According to The Sun, Jeremy Corbyn’s plans to make all publicly-funded software and hardware accessible through an open source license would ‘let foreign spooks rob the UK‘. Unfortunately, it looks like no one told The Sun themselves.
Corbyn announced the policy as part of his digital democracy manifesto on 30th August, with the intention of making programming more accessible for everyone. The Sun has called into question the security risks of doing so – while itself hosting its site using WordPress – which is open source blogging software.
Open source is everywhere
The newspaper isn’t the only organisation to place its trust in open source software. Firefox, the web browser by Mozilla, uses open source code. Twitter runs an open source programme. So does NASA.
In fact, the government’s Digital Service Standard already requests that all new source code is made open. According to the site, “all public facing transactional services must meet the standard”. As Greg Dash, who has worked with Corbyn’s team as a member of Coders for Corbyn, says:
incentivising open source development in all publicly funded projects seems the logical next step.
Security risks
The Sun’s primary concern is that the requirement will cover MoD and security service software and hardware. According to their supposed “expert”, Neil Doyle, that could mean “giving the keys to spies and copycat outfits in Russia, North Korea and China”.
He apparently also said it would be easier for hackers to inspect software and hardware for vulnerabilities, in order to steal sensitive data.
It is by no means untrue that releasing code under an open source license gives everyone who accesses it the ability to locate vulnerabilities. However, the UK country manager at Astaro, a unified threat management firm, told Computer Weekly that:
by having so many individuals working with the source code of these projects, potential vulnerabilities and design flaws are uncovered much faster than with programs built on proprietary code.
Ultimately, whether code is open or not, if there is a vulnerability, hackers will find it. Keeping source code open allows others to patch over the vulnerability if they find it first.
This is the idea of ‘security through obscurity’, which has its basis with 19th century locksmiths. Alfred Charles Hobbes wrote in 1853 that he demonstrates lock-picking techniques to the public without fear that he is encouraging people to do so because “rogues are very keen in their profession, and know already much more than we can teach them”.
There are also already security initiatives designed to monitor open source. One such example is Mozilla’s Secure Open Source (SOS) Fund, with its mission to “provide security auditing, remediation, and verification for key open source software projects”.

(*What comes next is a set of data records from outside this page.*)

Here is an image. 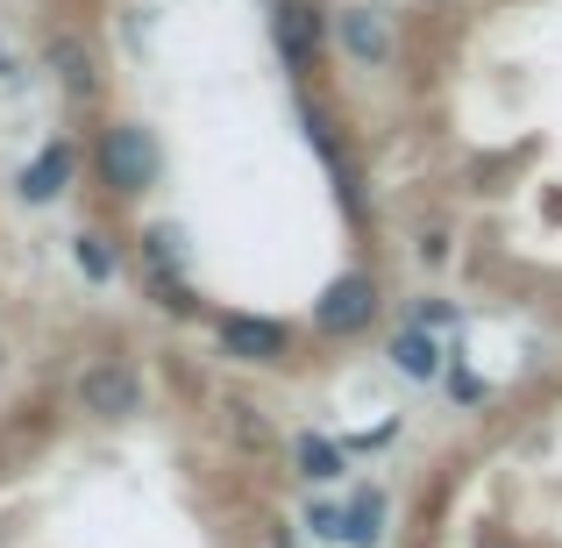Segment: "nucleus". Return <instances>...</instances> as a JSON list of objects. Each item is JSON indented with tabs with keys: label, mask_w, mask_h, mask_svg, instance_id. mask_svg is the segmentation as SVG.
Wrapping results in <instances>:
<instances>
[{
	"label": "nucleus",
	"mask_w": 562,
	"mask_h": 548,
	"mask_svg": "<svg viewBox=\"0 0 562 548\" xmlns=\"http://www.w3.org/2000/svg\"><path fill=\"white\" fill-rule=\"evenodd\" d=\"M79 406L93 413V421H128V413H143V370L128 357H100L86 364L79 378Z\"/></svg>",
	"instance_id": "obj_3"
},
{
	"label": "nucleus",
	"mask_w": 562,
	"mask_h": 548,
	"mask_svg": "<svg viewBox=\"0 0 562 548\" xmlns=\"http://www.w3.org/2000/svg\"><path fill=\"white\" fill-rule=\"evenodd\" d=\"M150 300L165 306V314H200V292H192L179 271H150Z\"/></svg>",
	"instance_id": "obj_14"
},
{
	"label": "nucleus",
	"mask_w": 562,
	"mask_h": 548,
	"mask_svg": "<svg viewBox=\"0 0 562 548\" xmlns=\"http://www.w3.org/2000/svg\"><path fill=\"white\" fill-rule=\"evenodd\" d=\"M271 43H278V57H285V71H314L321 65V43H328V14H321L314 0H278Z\"/></svg>",
	"instance_id": "obj_5"
},
{
	"label": "nucleus",
	"mask_w": 562,
	"mask_h": 548,
	"mask_svg": "<svg viewBox=\"0 0 562 548\" xmlns=\"http://www.w3.org/2000/svg\"><path fill=\"white\" fill-rule=\"evenodd\" d=\"M342 541H349V548H378V541H384V499H378V492H357V499L342 506Z\"/></svg>",
	"instance_id": "obj_11"
},
{
	"label": "nucleus",
	"mask_w": 562,
	"mask_h": 548,
	"mask_svg": "<svg viewBox=\"0 0 562 548\" xmlns=\"http://www.w3.org/2000/svg\"><path fill=\"white\" fill-rule=\"evenodd\" d=\"M292 449H300V478H306V484H335V478L349 470V449H335L328 435H300Z\"/></svg>",
	"instance_id": "obj_10"
},
{
	"label": "nucleus",
	"mask_w": 562,
	"mask_h": 548,
	"mask_svg": "<svg viewBox=\"0 0 562 548\" xmlns=\"http://www.w3.org/2000/svg\"><path fill=\"white\" fill-rule=\"evenodd\" d=\"M441 257H449V235L427 228V235H420V264H441Z\"/></svg>",
	"instance_id": "obj_18"
},
{
	"label": "nucleus",
	"mask_w": 562,
	"mask_h": 548,
	"mask_svg": "<svg viewBox=\"0 0 562 548\" xmlns=\"http://www.w3.org/2000/svg\"><path fill=\"white\" fill-rule=\"evenodd\" d=\"M392 364L406 370V378H441V349H435V335H427V328H398Z\"/></svg>",
	"instance_id": "obj_12"
},
{
	"label": "nucleus",
	"mask_w": 562,
	"mask_h": 548,
	"mask_svg": "<svg viewBox=\"0 0 562 548\" xmlns=\"http://www.w3.org/2000/svg\"><path fill=\"white\" fill-rule=\"evenodd\" d=\"M214 343H221V357H228V364H257V370H271V364L292 357V328H285V321H271V314H221L214 321Z\"/></svg>",
	"instance_id": "obj_2"
},
{
	"label": "nucleus",
	"mask_w": 562,
	"mask_h": 548,
	"mask_svg": "<svg viewBox=\"0 0 562 548\" xmlns=\"http://www.w3.org/2000/svg\"><path fill=\"white\" fill-rule=\"evenodd\" d=\"M100 179H108V192H122V200H136V192L157 186V171H165V150H157V136L143 122H114L100 128Z\"/></svg>",
	"instance_id": "obj_1"
},
{
	"label": "nucleus",
	"mask_w": 562,
	"mask_h": 548,
	"mask_svg": "<svg viewBox=\"0 0 562 548\" xmlns=\"http://www.w3.org/2000/svg\"><path fill=\"white\" fill-rule=\"evenodd\" d=\"M71 165H79V157H71V143H43L36 165L22 171V200H29V206H50L57 192L71 186Z\"/></svg>",
	"instance_id": "obj_6"
},
{
	"label": "nucleus",
	"mask_w": 562,
	"mask_h": 548,
	"mask_svg": "<svg viewBox=\"0 0 562 548\" xmlns=\"http://www.w3.org/2000/svg\"><path fill=\"white\" fill-rule=\"evenodd\" d=\"M221 413H228V435L243 441V449H271V421H263V413L249 406V399H228Z\"/></svg>",
	"instance_id": "obj_13"
},
{
	"label": "nucleus",
	"mask_w": 562,
	"mask_h": 548,
	"mask_svg": "<svg viewBox=\"0 0 562 548\" xmlns=\"http://www.w3.org/2000/svg\"><path fill=\"white\" fill-rule=\"evenodd\" d=\"M271 8H278V0H271Z\"/></svg>",
	"instance_id": "obj_20"
},
{
	"label": "nucleus",
	"mask_w": 562,
	"mask_h": 548,
	"mask_svg": "<svg viewBox=\"0 0 562 548\" xmlns=\"http://www.w3.org/2000/svg\"><path fill=\"white\" fill-rule=\"evenodd\" d=\"M43 65L57 71V86H65L71 100H93L100 71H93V51H86L79 36H50V51H43Z\"/></svg>",
	"instance_id": "obj_7"
},
{
	"label": "nucleus",
	"mask_w": 562,
	"mask_h": 548,
	"mask_svg": "<svg viewBox=\"0 0 562 548\" xmlns=\"http://www.w3.org/2000/svg\"><path fill=\"white\" fill-rule=\"evenodd\" d=\"M335 29H342V51L363 57V65H384V57H392V43H384V22H378L371 8H342V22H335Z\"/></svg>",
	"instance_id": "obj_8"
},
{
	"label": "nucleus",
	"mask_w": 562,
	"mask_h": 548,
	"mask_svg": "<svg viewBox=\"0 0 562 548\" xmlns=\"http://www.w3.org/2000/svg\"><path fill=\"white\" fill-rule=\"evenodd\" d=\"M449 392L456 399H484V378H477V370H449Z\"/></svg>",
	"instance_id": "obj_17"
},
{
	"label": "nucleus",
	"mask_w": 562,
	"mask_h": 548,
	"mask_svg": "<svg viewBox=\"0 0 562 548\" xmlns=\"http://www.w3.org/2000/svg\"><path fill=\"white\" fill-rule=\"evenodd\" d=\"M371 321H378V278H371V271L328 278V292L314 300V328H321V335H363Z\"/></svg>",
	"instance_id": "obj_4"
},
{
	"label": "nucleus",
	"mask_w": 562,
	"mask_h": 548,
	"mask_svg": "<svg viewBox=\"0 0 562 548\" xmlns=\"http://www.w3.org/2000/svg\"><path fill=\"white\" fill-rule=\"evenodd\" d=\"M306 527H314L321 541H342V506H314V513H306Z\"/></svg>",
	"instance_id": "obj_16"
},
{
	"label": "nucleus",
	"mask_w": 562,
	"mask_h": 548,
	"mask_svg": "<svg viewBox=\"0 0 562 548\" xmlns=\"http://www.w3.org/2000/svg\"><path fill=\"white\" fill-rule=\"evenodd\" d=\"M143 257H150V271H179V257H186V235L171 228V221H157V228L143 235Z\"/></svg>",
	"instance_id": "obj_15"
},
{
	"label": "nucleus",
	"mask_w": 562,
	"mask_h": 548,
	"mask_svg": "<svg viewBox=\"0 0 562 548\" xmlns=\"http://www.w3.org/2000/svg\"><path fill=\"white\" fill-rule=\"evenodd\" d=\"M71 257H79L86 286H114V271H122V249H114V235H100V228L71 235Z\"/></svg>",
	"instance_id": "obj_9"
},
{
	"label": "nucleus",
	"mask_w": 562,
	"mask_h": 548,
	"mask_svg": "<svg viewBox=\"0 0 562 548\" xmlns=\"http://www.w3.org/2000/svg\"><path fill=\"white\" fill-rule=\"evenodd\" d=\"M0 71H8V51H0Z\"/></svg>",
	"instance_id": "obj_19"
}]
</instances>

Plus, having access to the source code does not give you access to that sensitive information. It simply gives you the code to run your own. It is almost a certainty that were Corbyn’s policy to be enacted, secure data would be protected just the same.
What’s more, when changes are made to code, they must be submitted and approved before they become live. This means that any incorrect or malicious code should, by rights, be seen long before it is executed.
Presumably The Sun and their ‘expert’ know all this. What they’re counting on is the idea that their readers don’t. Which demonstrates exactly how much respect they have for them.
Hypocrisy
Not only is The Sun’s argument that using open source software could be considered a security risk disingenuous, the fact that The Sun themselves use the open source software WordPress proves that it is utterly untrue.
Furthermore, after digging a little deeper, EvolvePolitics have uncovered that the ‘expert’ used in The Sun’s article also uses the same open source software for his own personal website.
The expert in question, Neil Doyle, is actually an “Investigative journalist and author” according to his Twitter bio, and in no way an expert in open source software.
Fake journalism
Th Sun’s headline for this latest Corbyn smear contains a rather telling quote – supposedly from their so-called expert. A quote that, for some reason is missing in the article, and very conveniently misses out words to fit within the constraints of a headline word limit.
The phrase in quotes – ‘would let foreign spooks rob UK’ is not actually a quote from their expert. And would a person use this exact phrase in a sentence, omitting the word ‘the’ from between ‘rob’ and ‘UK’? Of course not. The Sun has actually used a quote from themselves in the headline, and they’ve even, quite comically, managed to misquote it by omitting the word ‘the’.
Another telling ‘quote’ from The Sun’s so-called expert is this one:
Open source means code and plans can be accessed and potentially altered and re-packaged by anyone.
The word ‘plans’ has absolutely no place being in this sentence. It is merely used in attempt to dupe the reader into subconsciously assuming that sensitive information could be leaked – which is wholly untrue. The only thing ‘accessible’ is the code. There are no ‘plans’ in open source software.
The Sun’s ‘expert’ also says “Cyber-criminals and foreign intelligence agencies would have a field day.” if open source software was used. Which presumably means that hackers would also have no trouble getting in to The Sun’s computers to find out their sordid little secrets, either.
I truly despair at the state of the UK’s media.